Shoklo Malaria Research Unit, Mahidol-Oxford Tropical Medicine Research Unit, Faculty of Tropical Medicine, Mahidol University, Mae Sot, Thailand.
Mahidol-Oxford Tropical Medicine Research Unit, Faculty of Tropical Medicine, Mahidol University, Bangkok, Thailand.
Malar J. 2017 Jul 24;16(1):296. doi: 10.1186/s12936-017-1942-5.

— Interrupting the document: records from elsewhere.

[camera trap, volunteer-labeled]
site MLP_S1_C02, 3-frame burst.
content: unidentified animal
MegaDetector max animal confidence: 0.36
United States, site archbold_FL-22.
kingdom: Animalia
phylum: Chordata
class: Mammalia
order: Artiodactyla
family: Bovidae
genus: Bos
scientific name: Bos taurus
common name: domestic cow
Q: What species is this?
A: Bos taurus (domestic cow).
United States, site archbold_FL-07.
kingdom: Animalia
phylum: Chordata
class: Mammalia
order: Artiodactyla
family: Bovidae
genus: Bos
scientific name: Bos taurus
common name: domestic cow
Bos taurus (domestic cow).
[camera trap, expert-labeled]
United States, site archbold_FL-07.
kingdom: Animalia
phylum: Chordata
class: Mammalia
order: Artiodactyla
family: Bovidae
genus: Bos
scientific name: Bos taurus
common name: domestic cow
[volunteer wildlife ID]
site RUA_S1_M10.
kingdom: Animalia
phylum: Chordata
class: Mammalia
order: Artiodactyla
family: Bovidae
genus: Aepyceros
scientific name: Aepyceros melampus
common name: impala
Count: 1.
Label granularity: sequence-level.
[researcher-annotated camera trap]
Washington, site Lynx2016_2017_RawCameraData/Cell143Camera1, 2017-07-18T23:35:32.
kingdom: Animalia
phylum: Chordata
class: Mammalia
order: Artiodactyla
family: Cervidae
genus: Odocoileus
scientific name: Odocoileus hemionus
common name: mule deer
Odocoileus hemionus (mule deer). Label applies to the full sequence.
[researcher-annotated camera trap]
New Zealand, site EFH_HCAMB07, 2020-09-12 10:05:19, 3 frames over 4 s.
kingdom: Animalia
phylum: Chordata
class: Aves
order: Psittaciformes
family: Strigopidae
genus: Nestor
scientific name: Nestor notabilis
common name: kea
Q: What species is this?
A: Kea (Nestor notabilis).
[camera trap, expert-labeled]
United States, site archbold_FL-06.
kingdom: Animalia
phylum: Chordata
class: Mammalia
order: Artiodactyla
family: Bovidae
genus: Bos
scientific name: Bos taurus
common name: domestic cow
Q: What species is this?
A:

The spread of artemisinin and partner drug resistance through Asia requires changes in first-line therapy. The traditional modus has been the replacement of one first-line anti-malarial regimen with another. The number of anti-malarial drug candidates currently in development may have given false confidence in the expectation that resistance to artemisinin-based combination therapy (ACT) can be solved with a switch to the next anti-malarial drug regimen. A number of promising anti-malarial drug regimens did not succeed in becoming first-line drugs due to safety concerns or rapid development of resistance. Currently promising candidates for inclusion in first-line regimens, such as KAE 609, KAF 156, OZ 439, and OZ 277, have already triggered safety concerns or fears that point mutations could render the drugs inefficacious. An additional challenge for a new first-line drug is finding an appropriate partner drug. There is hope that none of the above-mentioned concerns will be substantiated in larger, upcoming trials. Meanwhile, combining already licensed anti-malarials may be a promising stop-gap measure. Practitioners in Vietnam have empirically started to add mefloquine to the current dihydroartemisinin-piperaquine. Practitioners in Africa could do worse than empirically combine already licensed co-artemether and amodiaquine when treatment with ACT no longer clears Plasmodium falciparum. Both combinations are currently undergoing trials.
青蒿素及其联合用药耐药性在亚洲的传播,要求改变一线治疗方案。传统的方法一直是用另一种一线抗疟方案替代一种方案。目前正在开发的抗疟药物候选药物数量可能使人们产生了错误的信心,即认为可以通过改用下一种抗疟药物方案来解决对青蒿素为基础的联合治疗(ACT)的耐药性。由于安全性问题或耐药性的迅速发展,许多有前途的抗疟药物方案未能成功成为一线药物。目前有希望纳入一线方案的候选药物,如 KAE 609、KAF 156、OZ 439 和 OZ 277,已经引发了安全性问题或担心点突变可能使这些药物无效。对于一种新的一线药物来说,另一个挑战是找到合适的联合用药。希望在即将进行的更大规模试验中,上述担忧都不会得到证实。同时,结合已经许可的抗疟药物可能是一种有希望的权宜之计。越南的医生已经根据经验开始在当前的双氢青蒿素-哌喹中添加甲氟喹。当 ACT 治疗不再清除恶性疟原虫时,非洲的医生除了根据经验联合已经许可的 co-artemether 和阿莫地喹之外,别无选择。这两种组合目前都在进行试验。